The latter would seem to supersede the former.

Additionally, the Darkness spell states that "magical light sources only increase the light level in an area if they are of a higher spell level than darkness." This also seems to contradict the first statement.

Dark Archive

Beverly Block wrote:

Here's another one: The Daylight spell states that "Daylight brought into an area of magical darkness (or vice versa) is temporarily negated, regardless of the spell level of the magical darkness’s source."

It then says that "Daylight counters or dispels any darkness spell of equal or lower level, such as darkness."

The latter would seem to supersede the former.

Additionally, the Darkness spell states that "magical light sources only increase the light level in an area if they are of a higher spell level than darkness." This also seems to contradict the first statement.

Daylight can counter or dispel darkness in the same way that slow can counter haste. (See page 322 of the Core Rulebook.) So, in the second sense, it mean "counter" in the sense of "counterspell."


M Morris wrote:
Beverly Block wrote:

Here's another one: The Daylight spell states that "Daylight brought into an area of magical darkness (or vice versa) is temporarily negated, regardless of the spell level of the magical darkness’s source."

It then says that "Daylight counters or dispels any darkness spell of equal or lower level, such as darkness."

The latter would seem to supersede the former.

Additionally, the Darkness spell states that "magical light sources only increase the light level in an area if they are of a higher spell level than darkness." This also seems to contradict the first statement.

Daylight can counter or dispel darkness in the same way that slow can counter haste. (See page 322 of the Core Rulebook.) So, in the second sense, it mean "counter" in the sense of "counterspell."

I think you meant page 332. :-)

Okay, so if I cast daylight on an object and carry it into an area of magical darkness, it's negated, but if I'm in darkness when I cast it then the darkness is dispelled.

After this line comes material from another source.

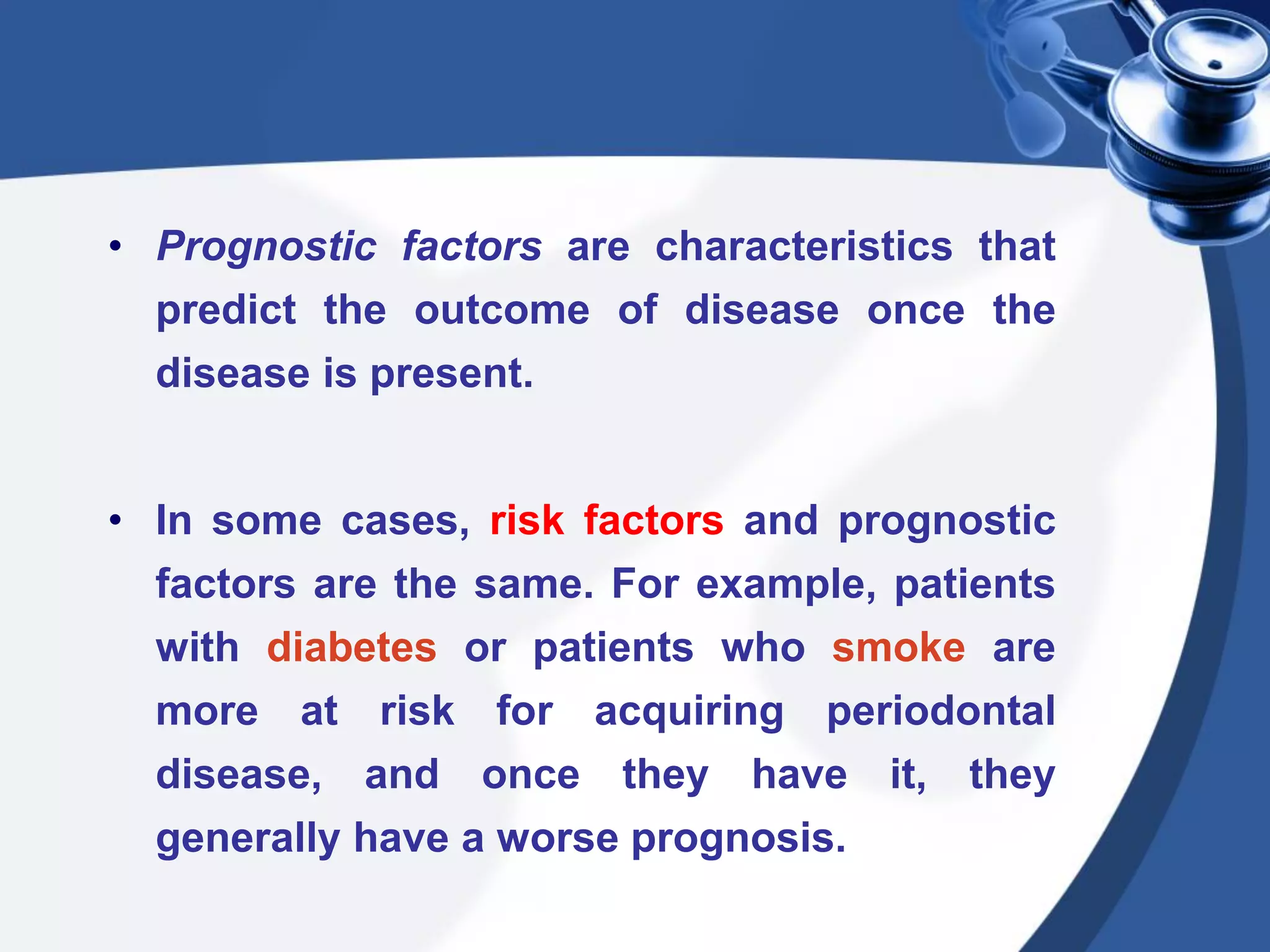 • Prognostic factors are characteristics that predict the outcome of disease once the disease is present.

• In some cases, risk factors and prognostic factors are the same. For example, patients with diabetes or patients who smoke are more at risk for acquiring periodontal disease, and once they have it, they generally have a worse prognosis.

Or if I have it readied (unlikely), then I can use it to counter and disrupt the darkness.

Sorry if these are basic questions. Between the 2 books, there's a lot of material to absorb! I've played 5th edition D&D, but not Pathfinder.

Dark Archive

Beverly Block wrote:
M Morris wrote:
Beverly Block wrote:

Here's another one: The Daylight spell states that "Daylight brought into an area of magical darkness (or vice versa) is temporarily negated, regardless of the spell level of the magical darkness’s source."

It then says that "Daylight counters or dispels any darkness spell of equal or lower level, such as darkness."

The latter would seem to supersede the former.

Additionally, the Darkness spell states that "magical light sources only increase the light level in an area if they are of a higher spell level than darkness." This also seems to contradict the first statement.

Daylight can counter or dispel darkness in the same way that slow can counter haste. (See page 322 of the Core Rulebook.) So, in the second sense, it mean "counter" in the sense of "counterspell."

I think you meant page 332. :-)

Okay, so if I cast daylight on an object and carry it into an area of magical darkness, it's negated, but if I'm in darkness when I cast it then the darkness is dispelled. Or if I have it readied (unlikely), then I can use it to counter and disrupt the darkness.

Sorry if these are basic questions. Between the 2 books, there's a lot of material to absorb! I've played 5th edition D&D, but not Pathfinder.

No need to apologize! Daylight works 3 ways, as you've guessed.

1) If you bring the object that you've cast daylight on into an area of magical darkness, it negates it.

2) You can ready a casting of daylight to counterspell darkness.

3) If you cast daylight on an object that has darkness cast on it, it dispels the darkness. (This is usually a little challenging, since daylight is a touch-range spell.)